NVIDIA K8s Device Plugin for Wind River Linux
Introduction
The advent of containers has changed the way computational workloads are managed and orchestrated in modern computing environments. Given the paradigm shift towards the microservices, container orchestration has become of critical importance in today’s distributed and cloud systems [1].

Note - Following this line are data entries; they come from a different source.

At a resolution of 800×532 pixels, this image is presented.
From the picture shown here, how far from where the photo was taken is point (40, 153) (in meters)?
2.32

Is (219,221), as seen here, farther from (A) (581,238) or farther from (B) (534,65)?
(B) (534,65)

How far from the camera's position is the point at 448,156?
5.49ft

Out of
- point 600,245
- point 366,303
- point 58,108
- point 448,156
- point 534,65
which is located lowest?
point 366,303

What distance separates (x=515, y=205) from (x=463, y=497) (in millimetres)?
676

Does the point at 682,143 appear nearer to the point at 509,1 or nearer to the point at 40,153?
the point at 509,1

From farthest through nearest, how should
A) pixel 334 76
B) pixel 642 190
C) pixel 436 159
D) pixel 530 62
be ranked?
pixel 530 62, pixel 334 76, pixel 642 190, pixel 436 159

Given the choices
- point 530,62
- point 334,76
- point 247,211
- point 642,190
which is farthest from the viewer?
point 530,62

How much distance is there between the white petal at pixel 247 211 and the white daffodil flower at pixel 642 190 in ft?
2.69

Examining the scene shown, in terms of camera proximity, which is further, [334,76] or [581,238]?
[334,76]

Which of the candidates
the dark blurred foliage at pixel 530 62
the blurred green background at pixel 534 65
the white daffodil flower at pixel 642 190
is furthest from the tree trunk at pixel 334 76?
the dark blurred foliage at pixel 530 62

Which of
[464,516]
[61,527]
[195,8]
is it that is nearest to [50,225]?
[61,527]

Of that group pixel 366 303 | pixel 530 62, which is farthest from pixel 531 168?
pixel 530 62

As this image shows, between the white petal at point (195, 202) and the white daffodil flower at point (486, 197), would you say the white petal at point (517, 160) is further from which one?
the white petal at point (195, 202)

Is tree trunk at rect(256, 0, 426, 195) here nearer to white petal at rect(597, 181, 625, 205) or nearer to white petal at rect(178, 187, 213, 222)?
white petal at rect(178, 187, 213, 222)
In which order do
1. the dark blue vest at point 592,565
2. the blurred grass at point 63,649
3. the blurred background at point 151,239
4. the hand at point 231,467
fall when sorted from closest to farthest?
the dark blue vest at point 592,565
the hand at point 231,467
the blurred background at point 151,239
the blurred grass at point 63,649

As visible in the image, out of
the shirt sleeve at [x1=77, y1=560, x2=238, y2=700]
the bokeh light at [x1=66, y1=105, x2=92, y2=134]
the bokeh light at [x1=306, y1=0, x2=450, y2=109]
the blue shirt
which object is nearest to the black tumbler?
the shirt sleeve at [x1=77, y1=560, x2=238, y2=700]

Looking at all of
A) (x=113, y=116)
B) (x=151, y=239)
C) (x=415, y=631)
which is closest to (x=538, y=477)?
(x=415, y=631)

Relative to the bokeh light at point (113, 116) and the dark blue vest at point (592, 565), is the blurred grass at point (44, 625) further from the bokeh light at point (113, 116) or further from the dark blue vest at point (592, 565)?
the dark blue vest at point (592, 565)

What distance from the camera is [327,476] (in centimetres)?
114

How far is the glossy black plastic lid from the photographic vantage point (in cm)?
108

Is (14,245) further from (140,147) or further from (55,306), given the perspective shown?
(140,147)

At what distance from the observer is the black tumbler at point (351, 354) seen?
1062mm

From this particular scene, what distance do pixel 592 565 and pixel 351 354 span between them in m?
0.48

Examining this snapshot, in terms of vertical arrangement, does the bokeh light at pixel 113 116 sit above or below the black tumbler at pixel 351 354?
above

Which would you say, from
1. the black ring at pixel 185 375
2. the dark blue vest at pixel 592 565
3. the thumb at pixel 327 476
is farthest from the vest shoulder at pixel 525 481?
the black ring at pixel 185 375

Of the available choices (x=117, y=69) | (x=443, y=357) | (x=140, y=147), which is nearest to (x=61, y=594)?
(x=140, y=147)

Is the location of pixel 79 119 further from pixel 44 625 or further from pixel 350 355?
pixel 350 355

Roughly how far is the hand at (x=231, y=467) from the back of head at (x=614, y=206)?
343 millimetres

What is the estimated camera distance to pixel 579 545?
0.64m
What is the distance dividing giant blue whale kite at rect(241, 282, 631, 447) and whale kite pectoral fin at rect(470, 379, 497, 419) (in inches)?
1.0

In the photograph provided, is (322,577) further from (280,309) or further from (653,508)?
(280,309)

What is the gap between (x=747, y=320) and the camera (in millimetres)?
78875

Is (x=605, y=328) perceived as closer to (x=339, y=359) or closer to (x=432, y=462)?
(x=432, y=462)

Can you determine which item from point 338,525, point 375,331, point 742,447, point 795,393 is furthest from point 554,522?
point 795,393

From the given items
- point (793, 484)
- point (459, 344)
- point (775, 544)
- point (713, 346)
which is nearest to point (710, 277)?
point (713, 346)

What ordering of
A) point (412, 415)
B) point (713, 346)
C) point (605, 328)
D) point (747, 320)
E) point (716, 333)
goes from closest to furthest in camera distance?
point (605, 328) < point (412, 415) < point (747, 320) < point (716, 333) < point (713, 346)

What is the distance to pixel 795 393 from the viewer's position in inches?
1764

Managing edge devices on the scale of hundreds and thousands is an onerous task. Fortunately, orchestrators such as Kubernetes take the complexity out of updates, roll-backs, and more in a platform-agnostic environment. [2]. Orchestrators provide the means to manage heterogeneous edge clusters. It is necessary to not only orchestrate containers but to discover the hardware specialized devices that the containers and orchestrator can leverage. Failing to manage these resources can lead to inefficiency, time drain, concurrency issues, and more.
Background
In the context of Service-Oriented Architectures (SOA), orchestration is the automated configuration, coordination, and management of computer systems and software. Orchestration provides an automation model where process logic is centralized yet still extensible and composable. The use of this paradigm can significantly reduce the complexity of solution environments [3]. Containers provide a convenient means to deploy software in a managed and controlled way. The controlled deployment of containers is made using Kubernetes, making computing at the edge completely cloud-native and intelligent, scalable, and secure [2].
Kubernetes
Kubernetes (K8s) is a portable, extensible, open-source platform orchestrator for managing containerized workloads and services. It facilitates both declarative configuration and automation [4].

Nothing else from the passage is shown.